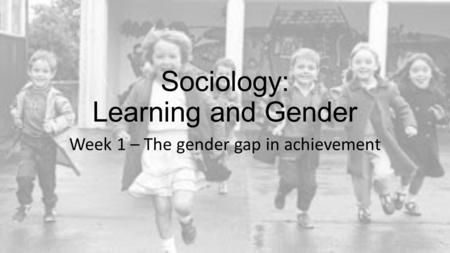 Sociology: Learning and Gender Week 1 – The gender gap in achievement.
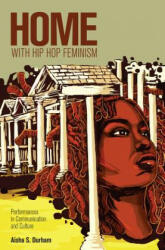 Home with Hip Hop Feminism - Performances in Communication and Culture (ISBN: 9781433107092)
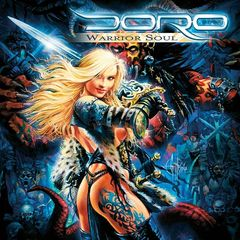 Doro - Warrior Soul (Remastered) (2018) 320 KBPS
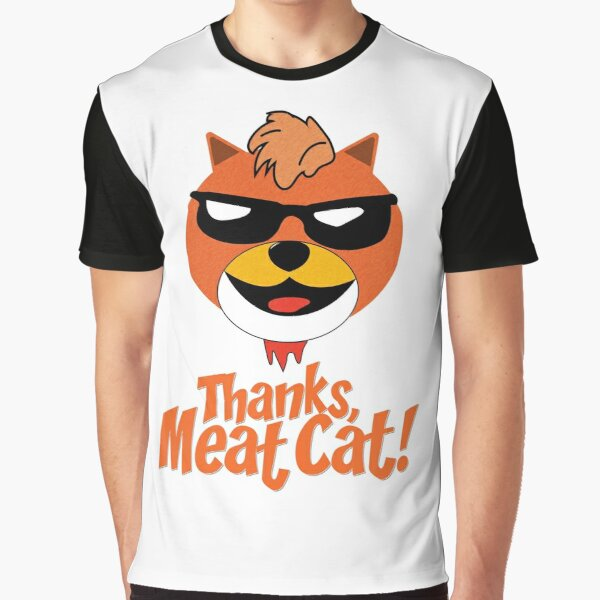 Thanks, Meat Cat! Graphic T-Shirt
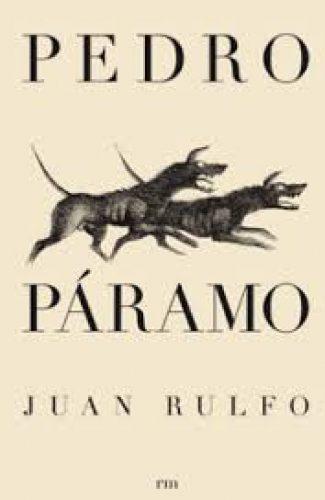 Pedro Páramo- Juan Rulfo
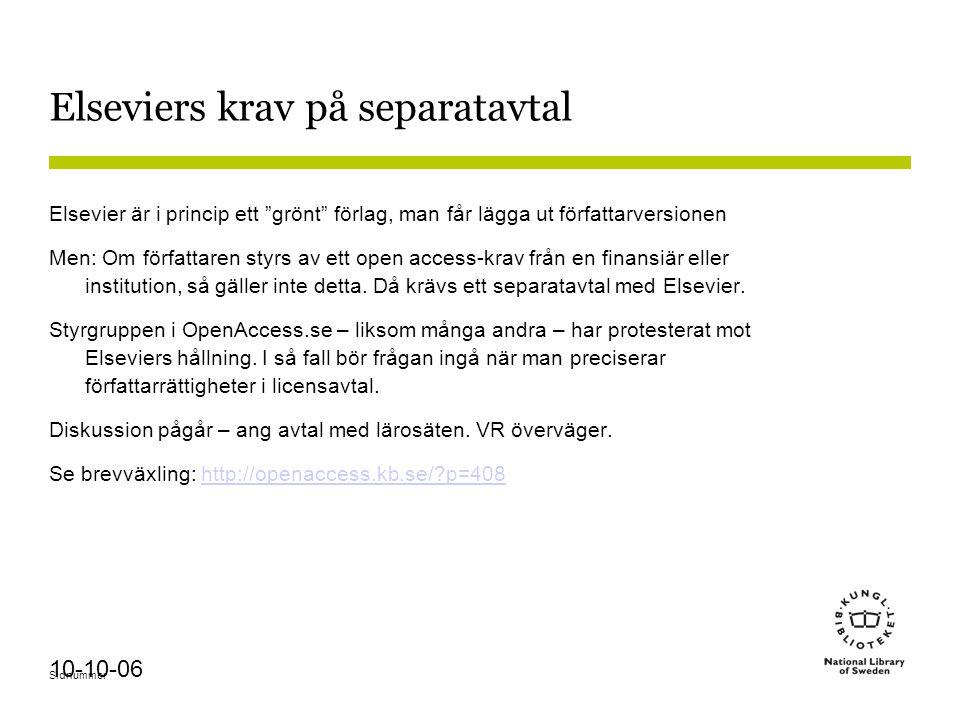 """Sidnummer 10-10-06 Elseviers krav på separatavtal Elsevier är i princip ett """"grönt"""" förlag, man får lägga ut författarversionen Men: Om författaren st"""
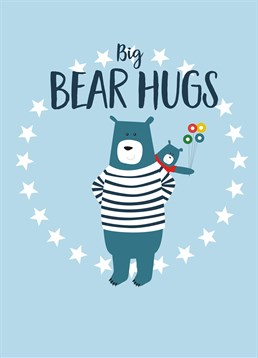 Big Bear Hugs Father's Day Cards, by Claire Giles. He may be a little grizzly sometimes but he knows how to give a great hug. Send him a big hug back with this card on Father's Day.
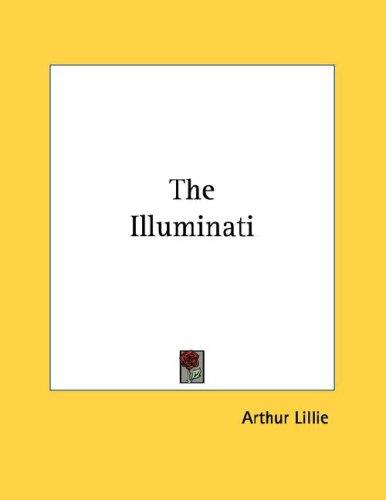The Illuminati by Arthur Lillie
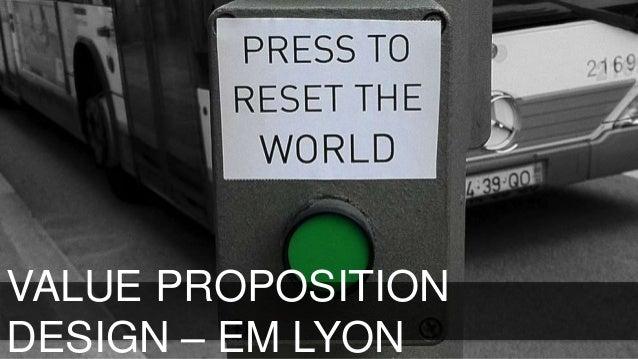 VALUE PROPOSITION DESIGN – EM LYON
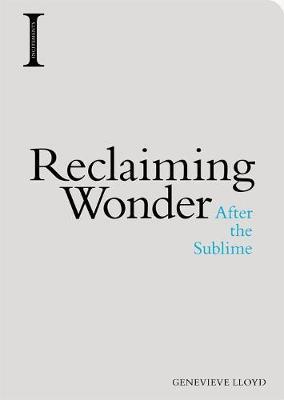 Reclaiming Wonder by Genevieve Lloyd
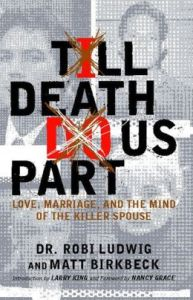 Dr. Ludwig's book titled Till Death Do Us Part. Love, Marriage, and the Mind of the Killer Spouse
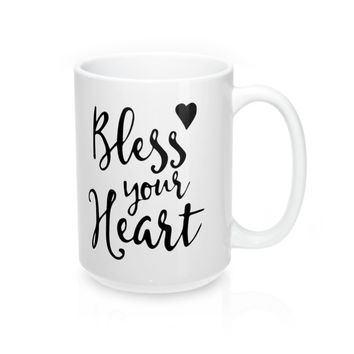 Bless your heart Mugs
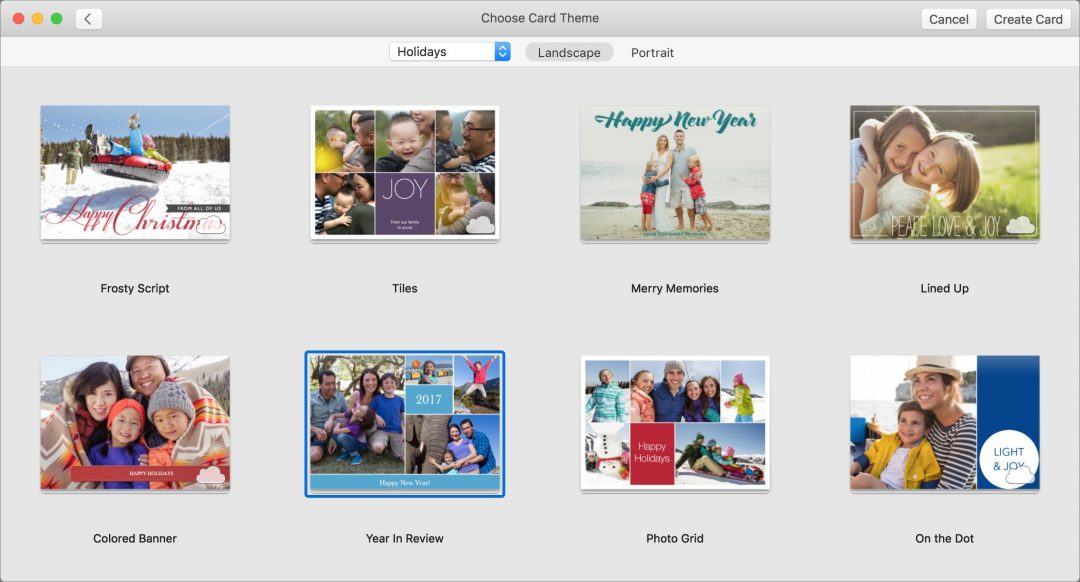 Select a theme.  Photos loads themes over the Internet automatically, so if you see just a few themes, wait until more appear. Choose Holidays from the pop-up menu at the top, and click either Landscape or Portrait to pick the orientation before selecting a theme and clicking Create Card in the upper-right corner.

● ● ●

> **What the task requires**
Would you restate, word for word, the lines from the one holding "Doro - Warrior" through the end of the material above? Omit the pictures.

> **Output below**
 Doro - Warrior Soul (Remastered) (2018) 320 KBPS
 Thanks, Meat Cat! Graphic T-Shirt
 Pedro Páramo- Juan Rulfo
 """Sidnummer 10-10-06 Elseviers krav på separatavtal Elsevier är i princip ett """"grönt"""" förlag, man får lägga ut författarversionen Men: Om författaren st"""
 Big Bear Hugs Father's Day Cards, by Claire Giles. He may be a little grizzly sometimes but he knows how to give a great hug. Send him a big hug back with this card on Father's Day.
The Illuminati by Arthur Lillie
 VALUE PROPOSITION DESIGN – EM LYON
 Reclaiming Wonder by Genevieve Lloyd
 Dr. Ludwig's book titled Till Death Do Us Part. Love, Marriage, and the Mind of the Killer Spouse
 Bless your heart Mugs
 Select a theme.  Photos loads themes over the Internet automatically, so if you see just a few themes, wait until more appear. Choose Holidays from the pop-up menu at the top, and click either Landscape or Portrait to pick the orientation before selecting a theme and clicking Create Card in the upper-right corner.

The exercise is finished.